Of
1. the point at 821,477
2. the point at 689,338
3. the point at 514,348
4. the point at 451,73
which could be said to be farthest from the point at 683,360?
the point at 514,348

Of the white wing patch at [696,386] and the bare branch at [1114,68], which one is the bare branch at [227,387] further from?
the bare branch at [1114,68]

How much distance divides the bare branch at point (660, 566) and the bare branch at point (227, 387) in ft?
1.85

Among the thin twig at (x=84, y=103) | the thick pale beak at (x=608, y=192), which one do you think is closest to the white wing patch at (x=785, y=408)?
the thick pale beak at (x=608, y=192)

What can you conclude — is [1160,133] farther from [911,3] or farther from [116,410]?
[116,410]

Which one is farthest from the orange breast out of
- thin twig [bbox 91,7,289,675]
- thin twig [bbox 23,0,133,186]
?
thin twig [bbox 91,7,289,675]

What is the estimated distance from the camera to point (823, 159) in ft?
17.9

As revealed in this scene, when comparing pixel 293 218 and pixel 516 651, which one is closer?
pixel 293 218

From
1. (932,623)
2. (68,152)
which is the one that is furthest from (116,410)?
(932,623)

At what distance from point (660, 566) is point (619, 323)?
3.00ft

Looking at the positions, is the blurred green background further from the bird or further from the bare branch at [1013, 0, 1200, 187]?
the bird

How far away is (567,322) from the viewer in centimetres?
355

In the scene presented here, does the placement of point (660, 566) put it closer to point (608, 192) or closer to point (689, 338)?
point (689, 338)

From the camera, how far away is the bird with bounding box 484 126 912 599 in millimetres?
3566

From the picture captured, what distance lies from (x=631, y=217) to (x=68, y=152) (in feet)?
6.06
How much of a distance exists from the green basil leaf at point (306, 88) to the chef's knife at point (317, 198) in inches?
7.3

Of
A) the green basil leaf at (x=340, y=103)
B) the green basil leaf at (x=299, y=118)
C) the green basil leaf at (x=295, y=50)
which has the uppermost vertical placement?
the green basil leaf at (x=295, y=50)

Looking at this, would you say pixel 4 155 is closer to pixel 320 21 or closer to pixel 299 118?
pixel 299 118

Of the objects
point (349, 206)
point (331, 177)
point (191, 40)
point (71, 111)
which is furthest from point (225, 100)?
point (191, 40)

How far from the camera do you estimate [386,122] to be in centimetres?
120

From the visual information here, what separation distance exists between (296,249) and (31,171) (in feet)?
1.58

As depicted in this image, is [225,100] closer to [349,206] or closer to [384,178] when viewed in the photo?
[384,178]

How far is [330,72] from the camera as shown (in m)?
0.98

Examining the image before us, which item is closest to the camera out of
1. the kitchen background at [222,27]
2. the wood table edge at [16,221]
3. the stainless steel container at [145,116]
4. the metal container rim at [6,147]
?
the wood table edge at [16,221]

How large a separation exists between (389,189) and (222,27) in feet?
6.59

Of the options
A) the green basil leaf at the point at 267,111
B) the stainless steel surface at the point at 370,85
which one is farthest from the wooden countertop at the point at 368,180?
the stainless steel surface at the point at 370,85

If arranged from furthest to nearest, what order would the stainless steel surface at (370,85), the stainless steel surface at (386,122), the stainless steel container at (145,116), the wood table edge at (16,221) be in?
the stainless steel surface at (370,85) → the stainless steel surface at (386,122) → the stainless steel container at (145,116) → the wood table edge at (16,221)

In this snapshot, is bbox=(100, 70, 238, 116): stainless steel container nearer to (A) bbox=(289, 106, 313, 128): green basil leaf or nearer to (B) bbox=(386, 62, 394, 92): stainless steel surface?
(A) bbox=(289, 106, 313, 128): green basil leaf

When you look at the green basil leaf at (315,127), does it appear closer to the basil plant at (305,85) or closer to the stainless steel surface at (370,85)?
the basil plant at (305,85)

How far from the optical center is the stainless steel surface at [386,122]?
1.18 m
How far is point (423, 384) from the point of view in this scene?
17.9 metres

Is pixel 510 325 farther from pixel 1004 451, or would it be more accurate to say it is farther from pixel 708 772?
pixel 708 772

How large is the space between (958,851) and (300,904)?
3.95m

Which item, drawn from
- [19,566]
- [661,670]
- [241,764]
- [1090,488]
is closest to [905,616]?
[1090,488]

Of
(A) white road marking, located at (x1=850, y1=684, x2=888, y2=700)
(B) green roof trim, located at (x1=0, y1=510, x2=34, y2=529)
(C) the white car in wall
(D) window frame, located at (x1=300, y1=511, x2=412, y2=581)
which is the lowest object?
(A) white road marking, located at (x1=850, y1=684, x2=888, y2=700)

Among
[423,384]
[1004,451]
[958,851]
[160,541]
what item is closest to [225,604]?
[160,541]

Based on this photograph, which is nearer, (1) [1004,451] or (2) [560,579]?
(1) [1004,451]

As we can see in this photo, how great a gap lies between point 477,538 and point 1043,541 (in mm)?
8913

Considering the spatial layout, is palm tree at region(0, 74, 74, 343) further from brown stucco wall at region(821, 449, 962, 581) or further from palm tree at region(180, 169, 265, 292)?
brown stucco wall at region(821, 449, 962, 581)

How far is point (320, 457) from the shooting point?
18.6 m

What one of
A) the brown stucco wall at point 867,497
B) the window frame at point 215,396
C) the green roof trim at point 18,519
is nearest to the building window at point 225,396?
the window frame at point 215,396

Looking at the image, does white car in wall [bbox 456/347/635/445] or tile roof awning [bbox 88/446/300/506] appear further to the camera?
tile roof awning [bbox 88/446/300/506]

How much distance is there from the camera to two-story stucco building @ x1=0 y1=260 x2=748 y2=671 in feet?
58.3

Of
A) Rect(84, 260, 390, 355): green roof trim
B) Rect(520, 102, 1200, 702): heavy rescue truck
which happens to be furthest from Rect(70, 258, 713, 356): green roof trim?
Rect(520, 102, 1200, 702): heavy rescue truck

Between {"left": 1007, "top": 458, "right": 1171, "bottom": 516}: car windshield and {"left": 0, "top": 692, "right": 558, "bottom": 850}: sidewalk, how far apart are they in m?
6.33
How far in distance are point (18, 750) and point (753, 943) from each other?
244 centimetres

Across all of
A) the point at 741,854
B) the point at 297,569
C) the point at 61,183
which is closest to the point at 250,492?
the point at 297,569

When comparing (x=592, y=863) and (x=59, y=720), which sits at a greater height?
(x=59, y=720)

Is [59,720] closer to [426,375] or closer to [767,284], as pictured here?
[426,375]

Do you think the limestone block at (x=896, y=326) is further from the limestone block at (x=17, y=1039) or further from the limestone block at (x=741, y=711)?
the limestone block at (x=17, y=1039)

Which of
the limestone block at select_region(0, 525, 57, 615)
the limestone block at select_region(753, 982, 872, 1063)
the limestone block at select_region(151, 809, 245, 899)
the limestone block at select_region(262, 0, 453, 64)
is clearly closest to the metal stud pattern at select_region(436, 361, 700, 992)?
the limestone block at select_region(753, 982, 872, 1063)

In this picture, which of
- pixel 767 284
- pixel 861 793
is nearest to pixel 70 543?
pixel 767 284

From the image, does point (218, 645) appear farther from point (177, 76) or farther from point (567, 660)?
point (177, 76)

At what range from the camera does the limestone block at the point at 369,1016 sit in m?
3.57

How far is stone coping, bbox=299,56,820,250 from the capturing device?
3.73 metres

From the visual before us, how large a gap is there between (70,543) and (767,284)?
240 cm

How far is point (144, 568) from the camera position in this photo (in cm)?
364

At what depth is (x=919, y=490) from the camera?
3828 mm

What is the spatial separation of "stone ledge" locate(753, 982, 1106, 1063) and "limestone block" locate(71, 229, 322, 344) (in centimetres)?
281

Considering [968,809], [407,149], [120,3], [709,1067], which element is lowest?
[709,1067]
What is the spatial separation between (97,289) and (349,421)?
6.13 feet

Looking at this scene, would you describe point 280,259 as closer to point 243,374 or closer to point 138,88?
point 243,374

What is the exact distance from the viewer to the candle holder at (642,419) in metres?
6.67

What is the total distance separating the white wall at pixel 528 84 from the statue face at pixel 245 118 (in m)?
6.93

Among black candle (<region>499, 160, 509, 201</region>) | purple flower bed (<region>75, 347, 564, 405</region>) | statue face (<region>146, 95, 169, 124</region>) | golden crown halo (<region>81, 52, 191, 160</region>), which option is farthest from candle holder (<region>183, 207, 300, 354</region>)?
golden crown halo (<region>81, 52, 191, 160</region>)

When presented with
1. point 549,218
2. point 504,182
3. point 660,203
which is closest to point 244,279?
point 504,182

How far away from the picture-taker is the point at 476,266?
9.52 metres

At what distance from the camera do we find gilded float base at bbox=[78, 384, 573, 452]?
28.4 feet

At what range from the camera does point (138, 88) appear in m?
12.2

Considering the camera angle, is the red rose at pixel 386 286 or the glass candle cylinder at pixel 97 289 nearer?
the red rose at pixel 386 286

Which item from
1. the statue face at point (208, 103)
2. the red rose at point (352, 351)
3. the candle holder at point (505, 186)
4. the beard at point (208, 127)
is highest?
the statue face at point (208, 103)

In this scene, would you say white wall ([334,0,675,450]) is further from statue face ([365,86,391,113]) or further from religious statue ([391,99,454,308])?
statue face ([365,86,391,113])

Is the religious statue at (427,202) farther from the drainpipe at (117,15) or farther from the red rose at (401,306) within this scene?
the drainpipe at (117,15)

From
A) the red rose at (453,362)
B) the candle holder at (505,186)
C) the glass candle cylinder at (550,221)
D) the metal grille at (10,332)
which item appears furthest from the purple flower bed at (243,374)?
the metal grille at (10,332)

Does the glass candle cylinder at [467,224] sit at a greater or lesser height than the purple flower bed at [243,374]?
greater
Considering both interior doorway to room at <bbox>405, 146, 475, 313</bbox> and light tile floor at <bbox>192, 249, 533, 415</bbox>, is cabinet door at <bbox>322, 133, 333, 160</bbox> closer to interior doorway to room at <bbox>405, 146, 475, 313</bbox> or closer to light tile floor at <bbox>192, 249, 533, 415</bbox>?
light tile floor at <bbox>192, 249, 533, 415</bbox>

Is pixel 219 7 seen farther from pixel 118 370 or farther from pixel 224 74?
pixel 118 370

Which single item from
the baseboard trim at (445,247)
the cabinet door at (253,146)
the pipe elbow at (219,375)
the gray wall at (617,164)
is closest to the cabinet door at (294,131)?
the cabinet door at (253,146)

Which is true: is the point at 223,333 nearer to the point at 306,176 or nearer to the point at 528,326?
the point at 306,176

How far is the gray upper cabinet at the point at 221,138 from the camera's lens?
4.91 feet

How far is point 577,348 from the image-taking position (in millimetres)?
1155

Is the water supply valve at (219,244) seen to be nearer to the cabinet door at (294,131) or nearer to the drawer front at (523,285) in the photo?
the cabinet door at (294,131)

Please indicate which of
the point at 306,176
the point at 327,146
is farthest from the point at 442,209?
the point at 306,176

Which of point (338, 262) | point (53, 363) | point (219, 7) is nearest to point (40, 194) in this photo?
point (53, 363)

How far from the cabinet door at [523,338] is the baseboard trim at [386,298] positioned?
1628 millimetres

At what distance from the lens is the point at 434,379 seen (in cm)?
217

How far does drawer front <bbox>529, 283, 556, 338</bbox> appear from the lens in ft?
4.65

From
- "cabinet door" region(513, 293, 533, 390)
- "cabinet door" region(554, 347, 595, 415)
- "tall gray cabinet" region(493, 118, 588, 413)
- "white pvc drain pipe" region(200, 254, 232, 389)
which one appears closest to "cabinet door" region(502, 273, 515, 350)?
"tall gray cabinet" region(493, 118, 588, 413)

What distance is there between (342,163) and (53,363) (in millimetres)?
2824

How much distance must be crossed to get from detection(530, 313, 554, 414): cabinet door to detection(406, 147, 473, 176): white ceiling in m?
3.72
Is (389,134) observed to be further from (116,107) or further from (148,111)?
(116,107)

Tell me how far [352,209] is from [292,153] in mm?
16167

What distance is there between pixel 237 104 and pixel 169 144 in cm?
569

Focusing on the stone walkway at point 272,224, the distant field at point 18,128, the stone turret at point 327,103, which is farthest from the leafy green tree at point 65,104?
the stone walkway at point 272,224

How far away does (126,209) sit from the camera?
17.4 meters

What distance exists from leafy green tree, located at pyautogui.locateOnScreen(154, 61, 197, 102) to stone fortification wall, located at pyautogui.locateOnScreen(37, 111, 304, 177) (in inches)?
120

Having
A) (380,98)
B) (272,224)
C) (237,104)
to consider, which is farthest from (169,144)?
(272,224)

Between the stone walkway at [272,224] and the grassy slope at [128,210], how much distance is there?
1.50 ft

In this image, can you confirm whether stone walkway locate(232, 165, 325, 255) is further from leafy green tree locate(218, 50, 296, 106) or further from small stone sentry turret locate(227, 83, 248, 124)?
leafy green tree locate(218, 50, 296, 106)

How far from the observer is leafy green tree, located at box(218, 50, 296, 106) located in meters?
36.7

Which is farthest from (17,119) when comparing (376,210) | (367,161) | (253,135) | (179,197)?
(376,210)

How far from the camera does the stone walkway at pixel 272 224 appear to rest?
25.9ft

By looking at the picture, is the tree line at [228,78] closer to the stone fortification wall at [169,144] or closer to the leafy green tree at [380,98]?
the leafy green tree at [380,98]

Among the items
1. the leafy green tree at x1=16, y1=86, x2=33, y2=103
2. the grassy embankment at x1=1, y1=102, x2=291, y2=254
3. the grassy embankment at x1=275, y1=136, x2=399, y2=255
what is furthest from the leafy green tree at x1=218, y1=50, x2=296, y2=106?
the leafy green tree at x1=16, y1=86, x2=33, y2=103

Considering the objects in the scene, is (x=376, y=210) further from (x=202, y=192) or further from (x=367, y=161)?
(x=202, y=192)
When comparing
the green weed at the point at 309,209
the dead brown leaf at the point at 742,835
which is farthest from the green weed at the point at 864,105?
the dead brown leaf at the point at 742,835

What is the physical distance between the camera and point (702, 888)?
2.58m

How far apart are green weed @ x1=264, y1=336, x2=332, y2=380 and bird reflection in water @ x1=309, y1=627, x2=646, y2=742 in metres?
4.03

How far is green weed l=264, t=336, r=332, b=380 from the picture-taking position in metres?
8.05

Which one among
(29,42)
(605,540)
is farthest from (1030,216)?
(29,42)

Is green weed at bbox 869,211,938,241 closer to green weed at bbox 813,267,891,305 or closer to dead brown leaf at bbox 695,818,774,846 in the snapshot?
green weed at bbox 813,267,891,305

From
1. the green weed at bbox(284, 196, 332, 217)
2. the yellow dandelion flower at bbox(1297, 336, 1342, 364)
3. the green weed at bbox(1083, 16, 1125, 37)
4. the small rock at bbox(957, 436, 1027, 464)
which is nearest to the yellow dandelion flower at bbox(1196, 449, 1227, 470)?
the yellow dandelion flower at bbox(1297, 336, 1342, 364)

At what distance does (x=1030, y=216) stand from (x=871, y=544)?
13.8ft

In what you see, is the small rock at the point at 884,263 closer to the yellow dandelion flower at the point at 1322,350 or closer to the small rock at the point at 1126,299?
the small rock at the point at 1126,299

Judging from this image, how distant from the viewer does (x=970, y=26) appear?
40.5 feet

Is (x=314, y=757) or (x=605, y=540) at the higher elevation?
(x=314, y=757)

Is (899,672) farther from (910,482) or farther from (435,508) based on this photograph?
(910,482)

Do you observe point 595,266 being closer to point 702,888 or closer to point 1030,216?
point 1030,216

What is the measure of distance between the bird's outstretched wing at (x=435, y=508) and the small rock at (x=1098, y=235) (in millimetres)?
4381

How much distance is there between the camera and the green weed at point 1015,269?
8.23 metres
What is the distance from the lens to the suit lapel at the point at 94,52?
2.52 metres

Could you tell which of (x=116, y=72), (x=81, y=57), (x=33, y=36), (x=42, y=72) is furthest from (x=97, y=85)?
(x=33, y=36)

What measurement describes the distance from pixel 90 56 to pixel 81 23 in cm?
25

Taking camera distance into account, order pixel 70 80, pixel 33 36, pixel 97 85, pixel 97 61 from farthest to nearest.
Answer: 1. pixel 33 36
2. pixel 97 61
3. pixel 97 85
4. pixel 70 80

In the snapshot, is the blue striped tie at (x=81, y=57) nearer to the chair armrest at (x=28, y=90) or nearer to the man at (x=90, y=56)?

■ ■ ■ ■ ■

Give again the lines from the line holding "In what you" through the close of the listing, both included, exactly as written and with nothing else.

• _Exercise result_:
In what you see, is the small rock at the point at 884,263 closer to the yellow dandelion flower at the point at 1322,350 or closer to the small rock at the point at 1126,299?
the small rock at the point at 1126,299

Judging from this image, how distant from the viewer does (x=970, y=26) appear?
40.5 feet

Is (x=314, y=757) or (x=605, y=540) at the higher elevation?
(x=314, y=757)

Is (899,672) farther from (910,482) or farther from (435,508) based on this photograph?
(910,482)

Do you observe point 595,266 being closer to point 702,888 or closer to point 1030,216?
point 1030,216

What is the measure of distance between the bird's outstretched wing at (x=435, y=508) and the small rock at (x=1098, y=235) (in millimetres)?
4381

How much distance is there between the camera and the green weed at point 1015,269?
8.23 metres
What is the distance from the lens to the suit lapel at the point at 94,52?
2.52 metres

Could you tell which of (x=116, y=72), (x=81, y=57), (x=33, y=36), (x=42, y=72) is furthest from (x=97, y=85)?
(x=33, y=36)

What measurement describes the distance from pixel 90 56 to pixel 81 23 in cm?
25

Taking camera distance into account, order pixel 70 80, pixel 33 36, pixel 97 85, pixel 97 61 from farthest to nearest.
Answer: 1. pixel 33 36
2. pixel 97 61
3. pixel 97 85
4. pixel 70 80

In the snapshot, is the blue striped tie at (x=81, y=57) nearer to the chair armrest at (x=28, y=90) or nearer to the man at (x=90, y=56)?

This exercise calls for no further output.